**SHORT EXERCISE:**
The data follows this line. Copy verbatim the line with "What distance do" and each line after it to the end.

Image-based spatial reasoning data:
- - -

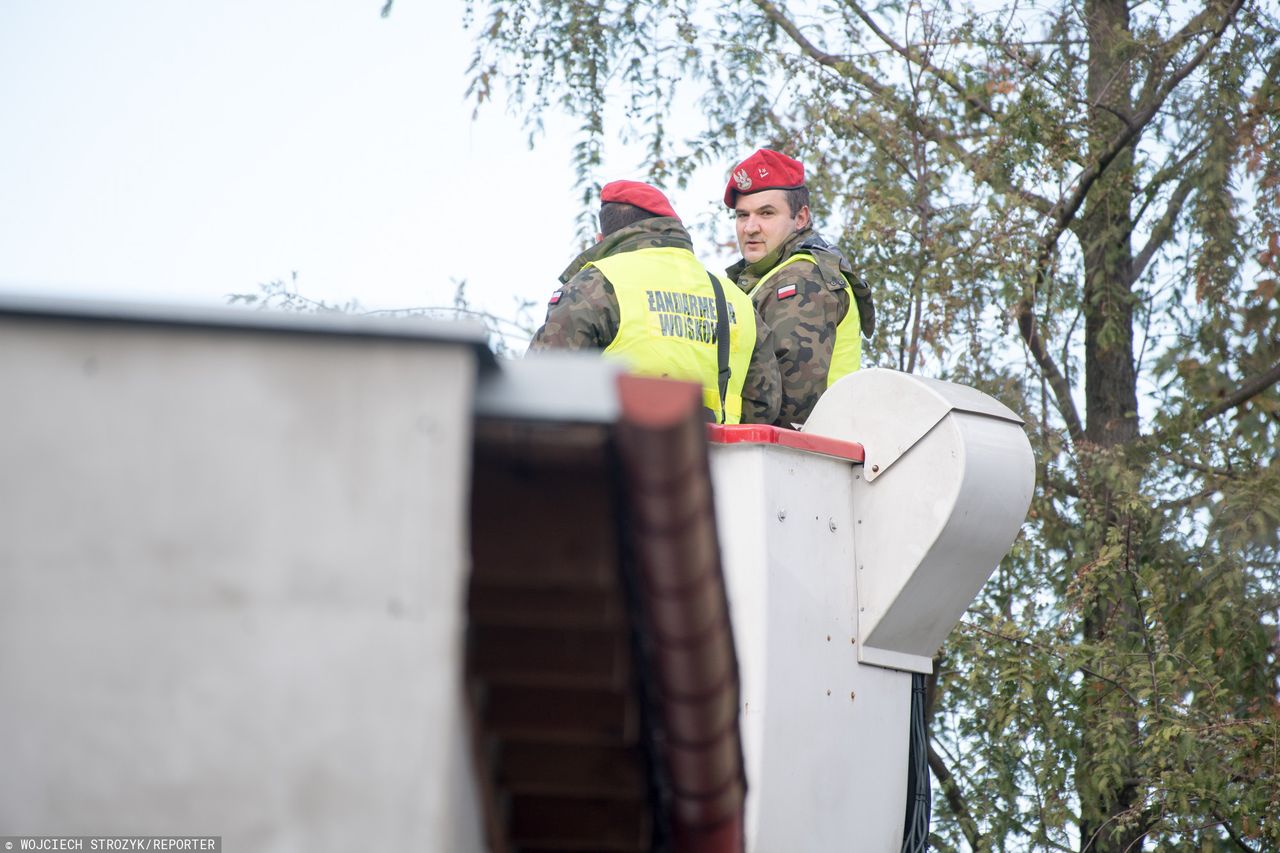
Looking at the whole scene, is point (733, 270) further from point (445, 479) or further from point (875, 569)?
point (445, 479)

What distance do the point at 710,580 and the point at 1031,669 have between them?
19.9ft

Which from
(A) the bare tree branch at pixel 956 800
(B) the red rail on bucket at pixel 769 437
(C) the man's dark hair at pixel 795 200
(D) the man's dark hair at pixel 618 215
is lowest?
(A) the bare tree branch at pixel 956 800

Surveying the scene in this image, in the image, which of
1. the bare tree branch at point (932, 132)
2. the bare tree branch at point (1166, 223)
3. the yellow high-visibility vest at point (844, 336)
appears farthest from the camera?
the bare tree branch at point (1166, 223)

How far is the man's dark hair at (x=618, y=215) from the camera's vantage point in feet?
18.3

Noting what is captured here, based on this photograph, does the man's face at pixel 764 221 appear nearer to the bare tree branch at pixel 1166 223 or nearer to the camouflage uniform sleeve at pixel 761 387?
the camouflage uniform sleeve at pixel 761 387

- - -

**FULL RESPONSE:**
What distance do the point at 710,580 and the point at 1031,669 have between them?
19.9ft

Which from
(A) the bare tree branch at pixel 956 800
(B) the red rail on bucket at pixel 769 437
(C) the man's dark hair at pixel 795 200
(D) the man's dark hair at pixel 618 215
is lowest?
(A) the bare tree branch at pixel 956 800

Surveying the scene in this image, in the image, which of
1. the bare tree branch at point (932, 132)
2. the bare tree branch at point (1166, 223)
3. the yellow high-visibility vest at point (844, 336)
appears farthest from the camera?
the bare tree branch at point (1166, 223)

How far is the man's dark hair at (x=618, y=215) from the camera's vantage point in feet?
18.3

Noting what is captured here, based on this photograph, does the man's face at pixel 764 221 appear nearer to the bare tree branch at pixel 1166 223 or nearer to the camouflage uniform sleeve at pixel 761 387?
the camouflage uniform sleeve at pixel 761 387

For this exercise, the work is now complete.